A mother is the truest friend we have, when trials, heavy and sudden, fall upon us; when adversity takes the place of prosperity; when friends who rejoice with us in our sunshine, desert us when troubles thicken around us, still will she cling to us, and endeavor by her kind precepts and counsels to dissipate the clouds of darkness, and cause peace to return to our hearts. – Washington Irving
Today is Mother's Day. It is the second Mother's Day I will spend without my mother. Being a mother is an amazing job. We all have a mother, but being a mother, somehow changes you in a way that you do not understand until it happens to you. Those who work with children, children of all ages, can relate to this feeling. We understand each child's needs, each child's wants and wishes. We become each mother's advocate, understanding the pain, the joy, the pride that they feel for their child. Having a mother and being a mother are two incredibly powerful pieces of my life that intertwine and mesh together, making me who I am.

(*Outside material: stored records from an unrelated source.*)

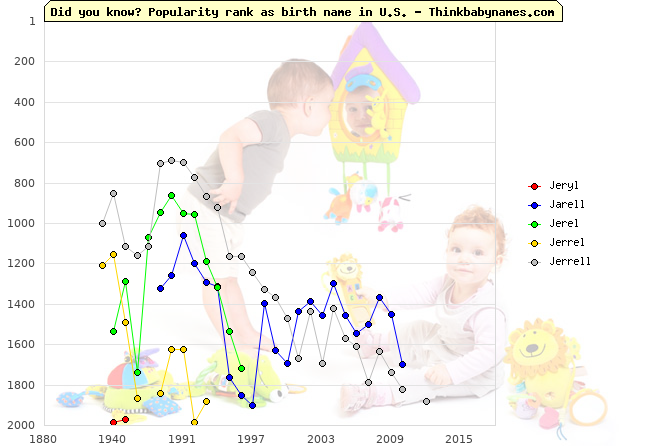 Top 2000 baby names ranking of Jeryl, Jarell, Jerel, Jerrel, Jerrell in U.S.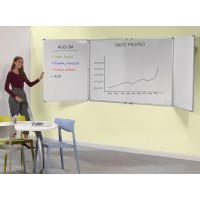 Folding Spacesaving Non-Magnetic Whiteboards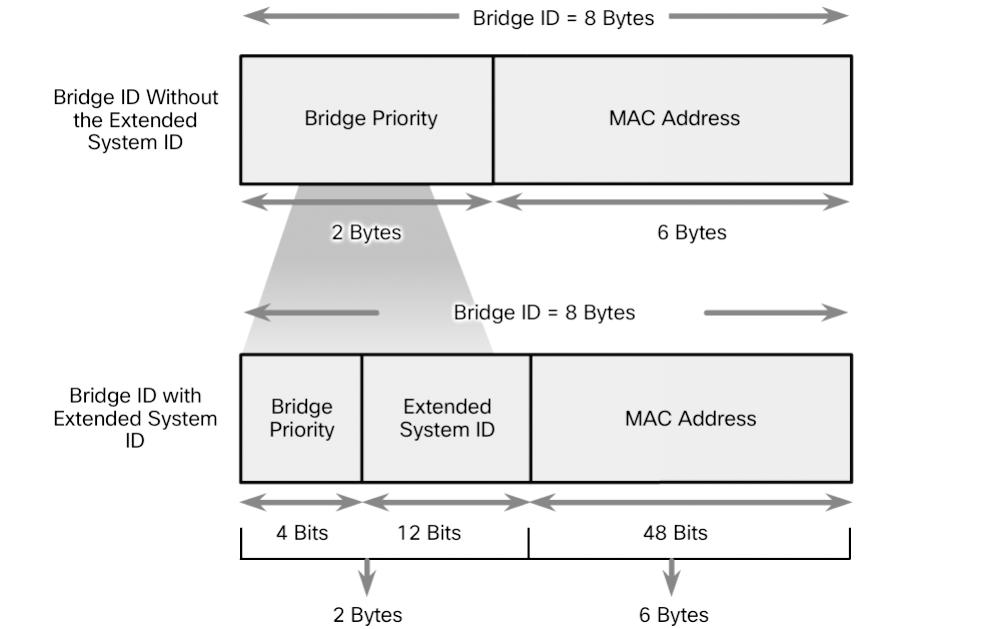 138 Scaling Networks v6 Companion Guide Figure 3-29 BID Fields The extended system ID value is a decimal value added to the bridge priority value in the BID to identify the priority and VLAN of the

Even once I became a mother, I always felt I was my mother's child. No matter how old I was, I always looked to her for her advice, her approval, her support, her friendship. I guess that never changes.
So often, we don't express in words, what we know, what we remember, what we appreciate about our mothers. On Mother's Day, we send cards, flowers, candy, and bring our mother's out to eat. Or...how many of us, over the years, have invited our own mother for family gatherings and spent the day, surrounded by those we love, but have continued to do all that mothers do; planning, preparing, cooking, and cleaning just for the joy of having our families with us.

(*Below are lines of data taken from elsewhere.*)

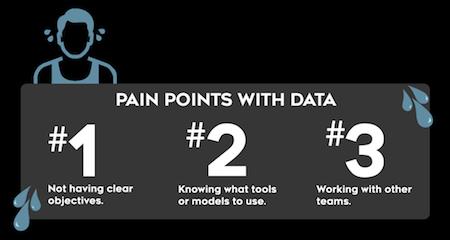 data_pain_points_1024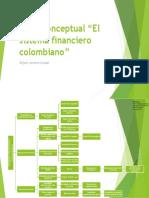Mapa-Conceptual-sistema-financiero-colombiano .pdf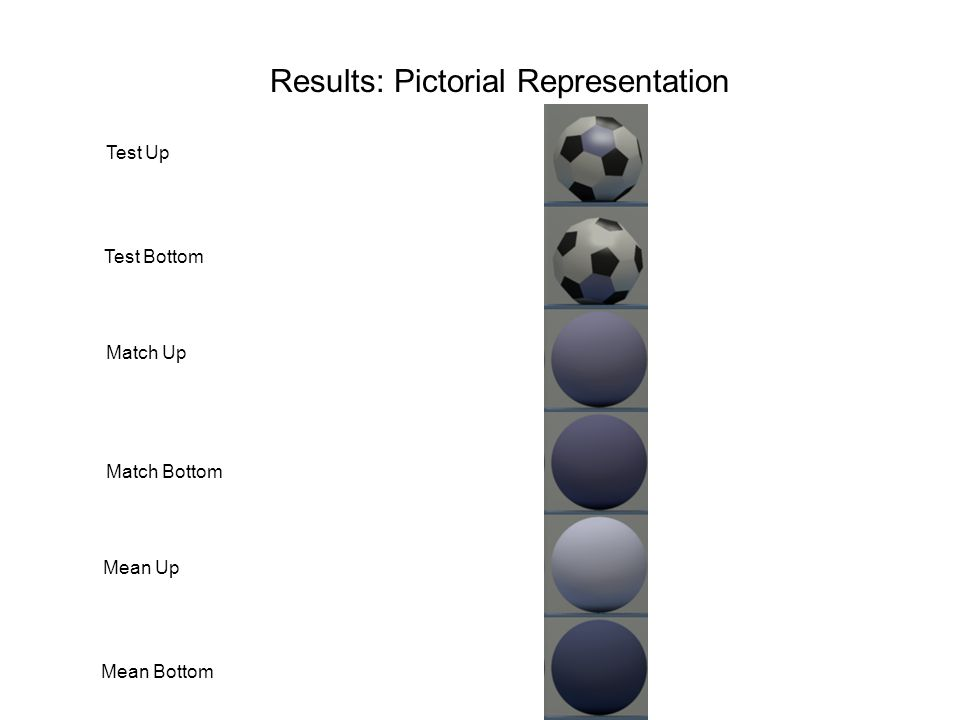 Results: Pictorial Representation Test Up Match Up Mean Up Test Bottom Match Bottom Mean Bottom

James Stevenson wrote a book called, "I Meant to Tell You". He recounts his memories as a father, special moments he spent with his son, written in snapshot memoir fashion. This year, I asked my fourth grade students to write to their mothers, using Stevenson's book as their mentor text. As I read what each child wrote, I felt, what each of their mothers might feel. Their memories were thoughtful and well written. One student wrote:
"I meant to tell you that when I come home you are the only one who asks how my day went. I meant to tell you that you are funny twice a day and those two times a day are very funny. I meant to tell you that when you make me do sports outside of school it keeps me healthy and I thank you for that. I meant to tell you that you are the greatest mom ever even though some people say their mom is better. I meant to tell you that I hope you live a long time. I meant to tell you that I hope you have a great mother's day."
And so to my own mother:
I have written so many memoirs since you've been gone. When I sat with you in the hospital, those last days of your life, I told you that you were the best mother ever. I will never forget your reply, "I hope so." But I knew you were.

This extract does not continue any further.